The improvements are intended, in large part, to attract recruits. When Moos was the athletic director at Oregon he pioneered a facilities revolution, and the Ducks began to attract some of the most talented athletes in the country.
“We did the same stuff at Oregon, same blueprint. Parents fall in love with (WSU) because it’s clean, it’s safe, there are no freeways or drive-by shootings,” Moos said. “Well, if we could recruit the parents we’d be in the Rose Bowl every year, but the prospect is going, ‘Boy, this locker room isn’t as nice as Stanford’s, this weight room is nothing like Cal’s.’ Now we take a back seat to nobody.”
Football coach Mike Leach has an enormous corner office overlooking Martin Stadium on the top floor of the facility, complete with a bathroom and shower, kitchenette and conference room where he will conduct position meetings with the quarterbacks.
The building, which took 18 months to construct, cost just over $43 million, with taxes and furnishings pushing the total cost to near $61 million. It was designed by ALSC Architects, of Spokane.
The project was entirely financed through bonds, as was the recent addition of luxury seating at Martin Stadium and an upgrade to the press box. The debt service WSU will pay on those bonds is around $7 million a year, Moos said. The bonds also will pay for aesthetic upgrades to Martin Stadium, such as new field turf with the crimson end zones fans have long desired.
The Cougars are able to service those debts thanks to the Pac-12 television deal, now in its third year, which guarantees revenue split equally to each school. WSU athletics gets about $20 million a year.
Previously, the football team shared the facilities inside the Bohler Athletic Complex with the other WSU athletics programs. But in the new building the team will have its own dedicated weight room that is larger than the one previously shared by all Cougars sports.
“It’s really hard to believe unless you’ve really been a part of it, how much of a change this place has made,” linebacker Darryl Monroe said. “Where we are, from where we’ve come from, to where we’re going – it’s outrageous.”
While the football operations building will be almost entirely dedicated to the football program, other athletes will make use of the dining hall, which will be staffed by two chefs and a dozen other full-time employees.
The 6,528-square-foot training room will also be used by athletes from other sports, who will come to get their ankles taped as well as to use the underwater treadmill.
Everything in the brick, metal and glass building is designed for the comfort of abnormally large athletes. The 11,610-square-foot locker room is twice as large as the old one.
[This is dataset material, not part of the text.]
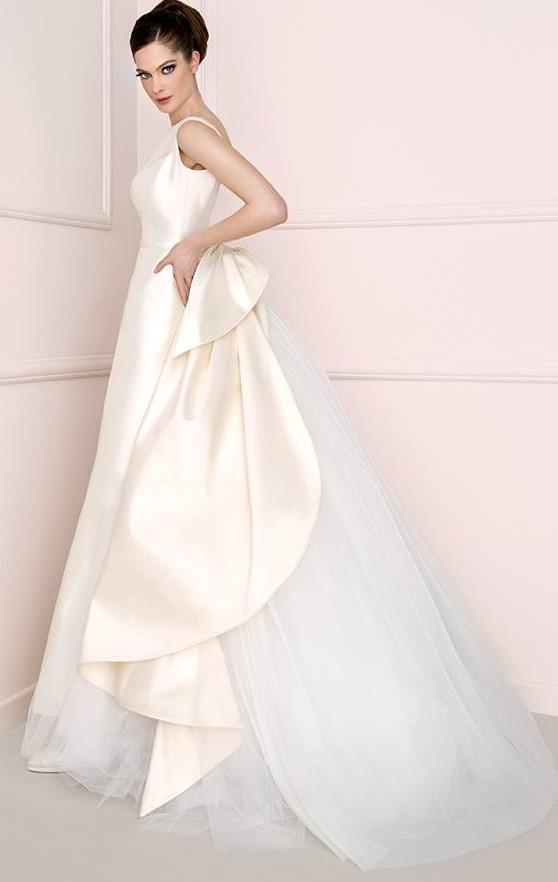 vestito da sposa Antonio Riva rosa con dietro importante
The extra space is necessary because of the deluxe size of the individual, ventilated lockers themselves, as well as the dedicated meeting space and a “plunge tub” in which the Cougars will take cold baths after games and practices.
“If I had seen that locker room (while being recruited), I would have committed on the spot,” quarterback Connor Halliday said.
The second floor is home to the weight room, which also hosts a nutrition and smoothie bar. The building’s third floor holds a hall of fame and trophy area that will be accessible to the public and students, who must walk by on their way to class.
A 163-seat auditorium on the fourth floor has chairs designed to hold a 330-pound offensive lineman with ease.
The individual features were inspired by trips Moos and his staff took to view similar structures at Oklahoma State, Nebraska, Texas A&M, Texas Tech and Louisiana State.
“We cherry-picked the best features from each of those facilities, and that’s why I can safely say this is one of the best facilities in the country,” Moos said.
There are 49 flat-screen TVs in the facility and luxurious meeting rooms and coaches’ offices that look into Martin Stadium through walls entirely made of glass.
“You just have everything at your fingertips,” Halliday said. “The only way for you to not be successful when you have a building like this – it’s your own fault. We are now given every possible tool we could ever need.”